TASK OBJECTIVE = Repeat the data that follows, word for word, without the images.

INFORMATION PROVIDED =
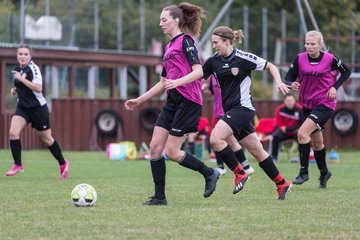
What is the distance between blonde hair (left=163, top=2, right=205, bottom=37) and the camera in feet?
28.2

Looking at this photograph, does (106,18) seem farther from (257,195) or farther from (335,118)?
(257,195)

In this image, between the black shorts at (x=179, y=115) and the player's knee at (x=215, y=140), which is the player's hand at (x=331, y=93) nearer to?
the player's knee at (x=215, y=140)

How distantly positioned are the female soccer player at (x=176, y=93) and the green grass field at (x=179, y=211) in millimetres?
510

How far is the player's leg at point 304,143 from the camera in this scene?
419 inches

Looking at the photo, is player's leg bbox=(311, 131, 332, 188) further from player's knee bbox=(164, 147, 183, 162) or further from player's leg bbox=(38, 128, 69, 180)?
player's leg bbox=(38, 128, 69, 180)

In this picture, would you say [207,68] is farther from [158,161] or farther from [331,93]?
[331,93]

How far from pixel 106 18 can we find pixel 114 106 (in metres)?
7.43

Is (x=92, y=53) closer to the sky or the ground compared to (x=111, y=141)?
closer to the sky

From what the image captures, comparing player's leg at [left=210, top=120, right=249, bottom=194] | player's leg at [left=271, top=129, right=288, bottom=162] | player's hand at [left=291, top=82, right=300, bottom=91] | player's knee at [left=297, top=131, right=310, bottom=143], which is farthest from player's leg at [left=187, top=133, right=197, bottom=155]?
player's leg at [left=210, top=120, right=249, bottom=194]

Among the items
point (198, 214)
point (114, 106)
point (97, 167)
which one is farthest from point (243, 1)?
point (198, 214)

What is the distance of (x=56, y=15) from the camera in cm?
2598

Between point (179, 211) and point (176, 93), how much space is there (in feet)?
3.96

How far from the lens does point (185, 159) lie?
877cm

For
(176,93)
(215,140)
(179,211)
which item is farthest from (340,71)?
(179,211)
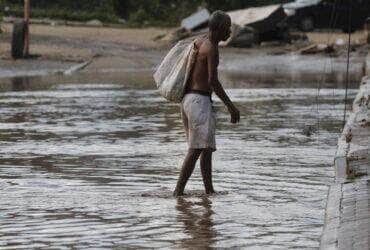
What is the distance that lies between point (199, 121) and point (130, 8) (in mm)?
48002

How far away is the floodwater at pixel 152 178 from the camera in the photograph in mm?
8594

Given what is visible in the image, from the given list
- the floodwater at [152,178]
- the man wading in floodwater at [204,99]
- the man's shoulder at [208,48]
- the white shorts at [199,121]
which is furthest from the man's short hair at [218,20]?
the floodwater at [152,178]

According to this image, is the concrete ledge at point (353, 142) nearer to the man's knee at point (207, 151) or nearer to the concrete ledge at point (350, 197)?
the concrete ledge at point (350, 197)

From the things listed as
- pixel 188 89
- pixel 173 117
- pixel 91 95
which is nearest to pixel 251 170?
pixel 188 89

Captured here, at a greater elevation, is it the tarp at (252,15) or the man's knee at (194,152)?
the man's knee at (194,152)

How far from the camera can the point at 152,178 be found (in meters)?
11.8

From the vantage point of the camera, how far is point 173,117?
18.7m

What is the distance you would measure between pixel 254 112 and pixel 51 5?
3957 centimetres

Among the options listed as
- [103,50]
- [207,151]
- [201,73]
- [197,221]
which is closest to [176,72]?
[201,73]

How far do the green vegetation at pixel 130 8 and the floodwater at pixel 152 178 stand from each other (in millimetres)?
33590

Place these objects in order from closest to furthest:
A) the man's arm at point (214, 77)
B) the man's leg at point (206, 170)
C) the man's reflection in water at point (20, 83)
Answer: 1. the man's arm at point (214, 77)
2. the man's leg at point (206, 170)
3. the man's reflection in water at point (20, 83)

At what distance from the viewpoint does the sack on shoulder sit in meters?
10.6

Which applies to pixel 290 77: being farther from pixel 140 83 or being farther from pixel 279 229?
pixel 279 229

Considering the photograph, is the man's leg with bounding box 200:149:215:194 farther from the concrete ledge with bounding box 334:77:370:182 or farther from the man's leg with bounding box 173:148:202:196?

RESULT =
What is the distance between blonde hair (left=163, top=2, right=205, bottom=37) and the camera in feet?
28.2

Looking at this photograph, does (106,18) seem farther from (257,195) or farther from (335,118)?
(257,195)

In this image, between the black shorts at (x=179, y=115) and the player's knee at (x=215, y=140), which is the player's hand at (x=331, y=93) nearer to?
the player's knee at (x=215, y=140)

How distantly positioned are the female soccer player at (x=176, y=93) and the green grass field at (x=179, y=211) in millimetres?
510

How far is the player's leg at point 304,143 from the camera in this scene?
419 inches

Looking at the photo, is player's leg bbox=(311, 131, 332, 188) further from player's knee bbox=(164, 147, 183, 162) or further from player's leg bbox=(38, 128, 69, 180)?
player's leg bbox=(38, 128, 69, 180)

In this picture, would you say [207,68] is farther from [158,161] or farther from [331,93]?
[331,93]

How far from pixel 106 18 can we find pixel 114 106 (in metres)?
7.43

Is (x=92, y=53) closer to the sky or the ground compared to (x=111, y=141)?
closer to the sky

From what the image captures, comparing player's leg at [left=210, top=120, right=249, bottom=194] | player's leg at [left=271, top=129, right=288, bottom=162] | player's hand at [left=291, top=82, right=300, bottom=91] | player's knee at [left=297, top=131, right=310, bottom=143], which is farthest from player's leg at [left=187, top=133, right=197, bottom=155]?
player's leg at [left=210, top=120, right=249, bottom=194]

Among the items
point (198, 214)
point (114, 106)
point (97, 167)
which one is farthest from point (243, 1)?
point (198, 214)

What is the distance of (x=56, y=15) from the camera in cm?
2598

Between point (179, 211) and point (176, 93), how much space is there (in feet)?
3.96

How far from the lens does point (185, 159) lie?
877cm

For
(176,93)
(215,140)
(179,211)
which item is farthest from (340,71)?
(179,211)
What is the distance that lies between point (199, 121) and point (130, 8) (in mm)?
48002

How far away is the floodwater at pixel 152 178 from the camera in the photograph in mm?
8594

Given what is visible in the image, from the given list
- the floodwater at [152,178]
- the man wading in floodwater at [204,99]
- the man's shoulder at [208,48]
- the white shorts at [199,121]
which is furthest from the man's short hair at [218,20]?
the floodwater at [152,178]

According to this image, is the concrete ledge at point (353, 142) nearer to the man's knee at point (207, 151) or nearer to the concrete ledge at point (350, 197)?
the concrete ledge at point (350, 197)

From the things listed as
- pixel 188 89
- pixel 173 117
- pixel 91 95
which is nearest to pixel 251 170?
pixel 188 89

Captured here, at a greater elevation, is it the tarp at (252,15) or the man's knee at (194,152)?
the man's knee at (194,152)

How far from the camera can the point at 152,178 be found (in meters)?
11.8

From the vantage point of the camera, how far is point 173,117?
18.7m

What is the distance you would measure between pixel 254 112 and pixel 51 5?
3957 centimetres

Among the options listed as
- [103,50]
- [207,151]
- [201,73]
- [197,221]
which is closest to [176,72]?
[201,73]

How far do the green vegetation at pixel 130 8 and the floodwater at pixel 152 178 stand from each other (in millimetres)?
33590

Place these objects in order from closest to furthest:
A) the man's arm at point (214, 77)
B) the man's leg at point (206, 170)
C) the man's reflection in water at point (20, 83)
Answer: 1. the man's arm at point (214, 77)
2. the man's leg at point (206, 170)
3. the man's reflection in water at point (20, 83)

At what distance from the viewpoint does the sack on shoulder sit in meters?
10.6

Which applies to pixel 290 77: being farther from pixel 140 83 or being farther from pixel 279 229?
pixel 279 229

Considering the photograph, is the man's leg with bounding box 200:149:215:194 farther from the concrete ledge with bounding box 334:77:370:182 or farther from the man's leg with bounding box 173:148:202:196?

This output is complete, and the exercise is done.